# 引用文
HackerRank World CodeSprint 8: Decibinary Numbers

,

https://www.hackerrank.com/contests/world-codesprint-8/challenges/decibinary-numbers

problem

整数$d$の$10$進数を$d = d_{n-1}\cdot 10^{n-1} + \dots + d_2 \cdot 10^2 + d_1 \cdot 10^1 + d_0 \cdot 10^0$としたとき、関数$\mathrm{decibinary}(d) = d_{n-1}\cdot 2^{n-1} + \dots + d_2 \cdot 2^2 + d_1 \cdot 2^1 + d_0 \cdot 2^0$とする。 自然数の全体を$(\mathrm{decibinary}(n), n)$の辞書順に並べるとき、この順序で$x_i$番目($i \lt q$)の自然数をそれぞれ答えよ。

solution

DP. Define $\mathrm{dp}(l, y, d)$ be the number of decibinaries which has length $l$ and be evaluated to integer $y$ and starts with digit $d$. Let $L = \max_i \mathrm{decibinary}(x_i) \le 285112$, then $O(DL \log L)$. You should take care to avoid MLE.

implementation

The OEIS’s A007728 was finally useless, but helped me to debug it.

# レコード一覧
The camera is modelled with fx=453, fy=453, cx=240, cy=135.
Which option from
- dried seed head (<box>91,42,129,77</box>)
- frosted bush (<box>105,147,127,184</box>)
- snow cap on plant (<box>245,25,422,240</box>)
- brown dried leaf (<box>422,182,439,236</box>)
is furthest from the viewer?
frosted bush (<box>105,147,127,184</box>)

# 記述課題 1
引用文のうち、小文字の英単語一語だけで書かれた見出しをすべて挙げよ。
# 記述課題 2
レコード中の「brown dried leaf」を「fallen brown leaf」に更新し、ほかは一切変えずにレコード全体を示してください。
引用文とレコードは互いに関係がない。

# 出力全文 1
problem
solution
implementation

# 出力全文 2
The camera is modelled with fx=453, fy=453, cx=240, cy=135.
Which option from
- dried seed head (<box>91,42,129,77</box>)
- frosted bush (<box>105,147,127,184</box>)
- snow cap on plant (<box>245,25,422,240</box>)
- fallen brown leaf (<box>422,182,439,236</box>)
is furthest from the viewer?
frosted bush (<box>105,147,127,184</box>)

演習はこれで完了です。